## Entries:
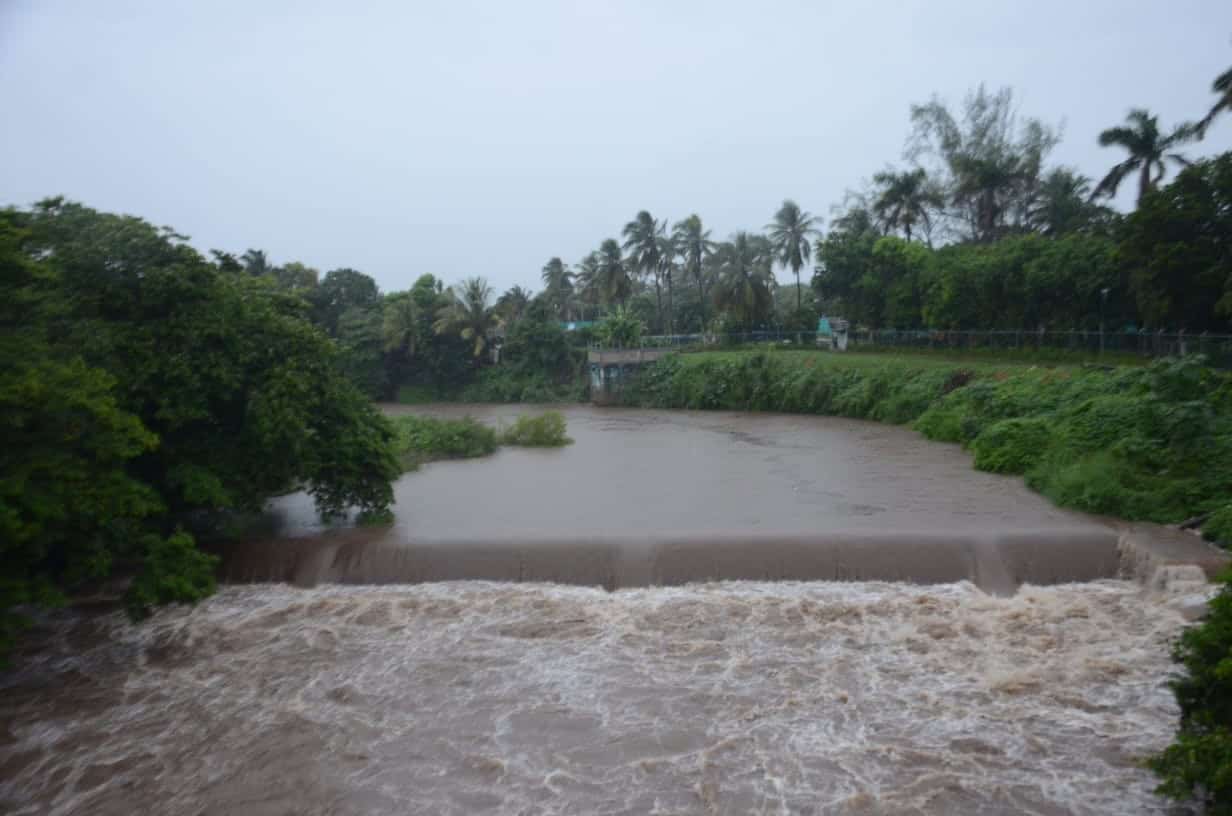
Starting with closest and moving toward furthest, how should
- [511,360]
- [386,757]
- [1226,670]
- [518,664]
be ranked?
[1226,670]
[386,757]
[518,664]
[511,360]

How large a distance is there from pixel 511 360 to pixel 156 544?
139 feet

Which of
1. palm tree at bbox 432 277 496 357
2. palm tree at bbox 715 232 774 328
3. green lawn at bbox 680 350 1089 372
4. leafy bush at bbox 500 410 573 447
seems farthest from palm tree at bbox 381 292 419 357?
leafy bush at bbox 500 410 573 447

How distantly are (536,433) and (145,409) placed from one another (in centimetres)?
1590

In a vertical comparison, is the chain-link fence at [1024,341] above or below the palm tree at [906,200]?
below

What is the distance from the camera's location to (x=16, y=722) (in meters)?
10.0

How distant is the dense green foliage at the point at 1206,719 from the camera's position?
5.91 m

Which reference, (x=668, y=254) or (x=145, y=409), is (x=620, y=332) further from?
(x=145, y=409)

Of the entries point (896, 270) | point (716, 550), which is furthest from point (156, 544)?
point (896, 270)

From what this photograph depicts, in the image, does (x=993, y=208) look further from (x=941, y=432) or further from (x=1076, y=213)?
(x=941, y=432)

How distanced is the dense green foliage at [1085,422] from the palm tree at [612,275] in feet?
89.6

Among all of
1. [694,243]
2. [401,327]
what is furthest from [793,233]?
[401,327]

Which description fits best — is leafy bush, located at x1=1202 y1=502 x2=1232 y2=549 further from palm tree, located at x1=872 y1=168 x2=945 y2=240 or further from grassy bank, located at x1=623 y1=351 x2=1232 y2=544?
palm tree, located at x1=872 y1=168 x2=945 y2=240

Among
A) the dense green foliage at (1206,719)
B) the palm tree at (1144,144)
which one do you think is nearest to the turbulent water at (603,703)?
the dense green foliage at (1206,719)

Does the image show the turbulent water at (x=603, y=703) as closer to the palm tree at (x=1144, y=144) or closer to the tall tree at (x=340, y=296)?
the palm tree at (x=1144, y=144)
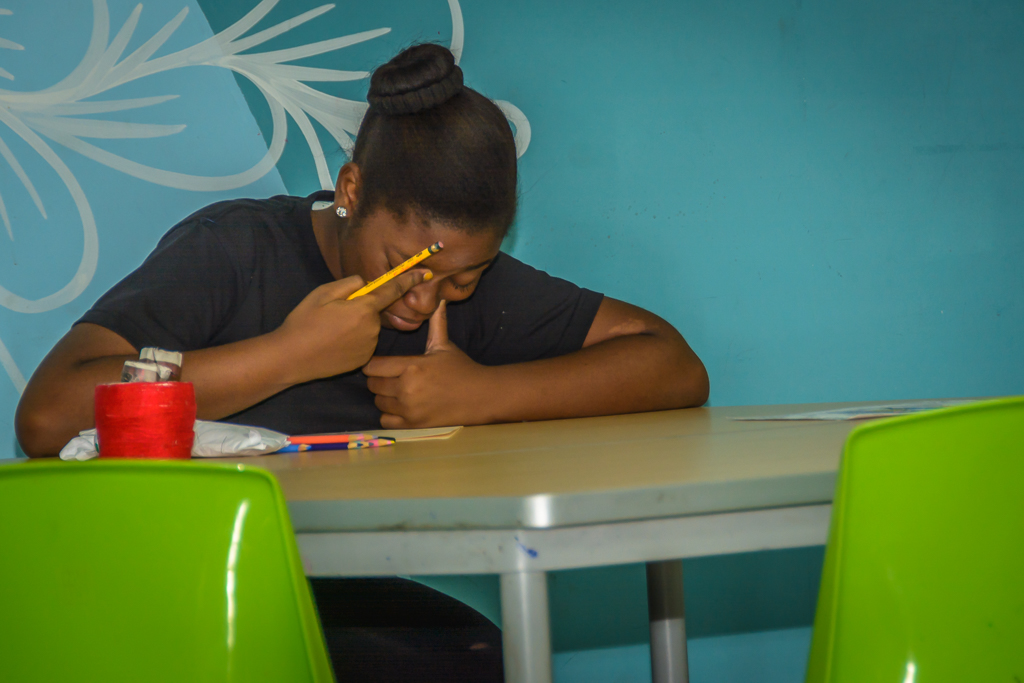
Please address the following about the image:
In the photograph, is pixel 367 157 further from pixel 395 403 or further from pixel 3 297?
pixel 3 297

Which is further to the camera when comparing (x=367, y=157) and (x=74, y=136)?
(x=74, y=136)

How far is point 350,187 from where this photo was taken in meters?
1.14

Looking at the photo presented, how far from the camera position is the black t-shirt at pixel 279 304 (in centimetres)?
98

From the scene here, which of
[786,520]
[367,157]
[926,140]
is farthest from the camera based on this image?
[926,140]

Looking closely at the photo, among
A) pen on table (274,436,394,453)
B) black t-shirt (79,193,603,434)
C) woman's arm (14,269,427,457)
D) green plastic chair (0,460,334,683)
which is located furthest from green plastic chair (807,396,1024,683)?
black t-shirt (79,193,603,434)

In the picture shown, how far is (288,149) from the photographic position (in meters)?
1.42

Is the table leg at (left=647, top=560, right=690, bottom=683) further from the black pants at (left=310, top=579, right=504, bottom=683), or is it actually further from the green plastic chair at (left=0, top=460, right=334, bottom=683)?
the green plastic chair at (left=0, top=460, right=334, bottom=683)

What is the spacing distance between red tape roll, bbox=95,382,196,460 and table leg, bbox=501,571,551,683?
367 millimetres

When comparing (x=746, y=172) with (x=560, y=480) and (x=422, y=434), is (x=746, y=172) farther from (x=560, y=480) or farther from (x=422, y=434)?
(x=560, y=480)

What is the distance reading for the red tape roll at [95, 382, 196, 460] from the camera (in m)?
0.60

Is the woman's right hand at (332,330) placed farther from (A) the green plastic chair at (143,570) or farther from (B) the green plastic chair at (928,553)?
(B) the green plastic chair at (928,553)

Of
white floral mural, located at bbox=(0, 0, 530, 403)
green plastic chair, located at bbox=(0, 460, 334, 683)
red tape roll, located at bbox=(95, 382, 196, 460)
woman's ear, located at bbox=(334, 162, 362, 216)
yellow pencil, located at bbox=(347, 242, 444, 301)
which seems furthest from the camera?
white floral mural, located at bbox=(0, 0, 530, 403)

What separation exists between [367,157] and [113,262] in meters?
0.60

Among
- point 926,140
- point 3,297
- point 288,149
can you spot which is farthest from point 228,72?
point 926,140
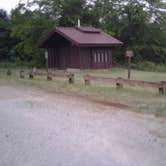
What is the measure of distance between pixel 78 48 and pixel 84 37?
1.16 metres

## Exercise:
Copy the records word for word, starting at the line that contains "Is the table" and ending at the end of the records, and leave out the pictures.

## Answer to the exercise:
Is the table leg at (left=647, top=560, right=690, bottom=683) further from the black pants at (left=310, top=579, right=504, bottom=683), or is it actually further from the green plastic chair at (left=0, top=460, right=334, bottom=683)?
the green plastic chair at (left=0, top=460, right=334, bottom=683)

What is the spacing distance between red tape roll, bbox=95,382,196,460 and table leg, bbox=501,571,551,683?
367 millimetres

When comparing (x=746, y=172) with (x=560, y=480) and (x=422, y=434), is (x=746, y=172) farther from (x=560, y=480) or farther from (x=422, y=434)?
(x=560, y=480)

What is the distance reading for the red tape roll at [95, 382, 196, 460] from the camera (in m)?
0.60

Is the woman's right hand at (332,330) placed farther from (A) the green plastic chair at (143,570) or farther from (B) the green plastic chair at (928,553)?
(B) the green plastic chair at (928,553)

Of
white floral mural, located at bbox=(0, 0, 530, 403)
green plastic chair, located at bbox=(0, 460, 334, 683)
red tape roll, located at bbox=(95, 382, 196, 460)
woman's ear, located at bbox=(334, 162, 362, 216)
yellow pencil, located at bbox=(347, 242, 444, 301)
which seems furthest from the camera?
white floral mural, located at bbox=(0, 0, 530, 403)

What separation exists between [367,157] and [113,262] in meters?
0.60

Among
- point 926,140
- point 3,297
- point 288,149
can you spot which is farthest from point 228,72?
point 926,140
What is the measure of distance between pixel 78 48 and pixel 84 37?
1.16 metres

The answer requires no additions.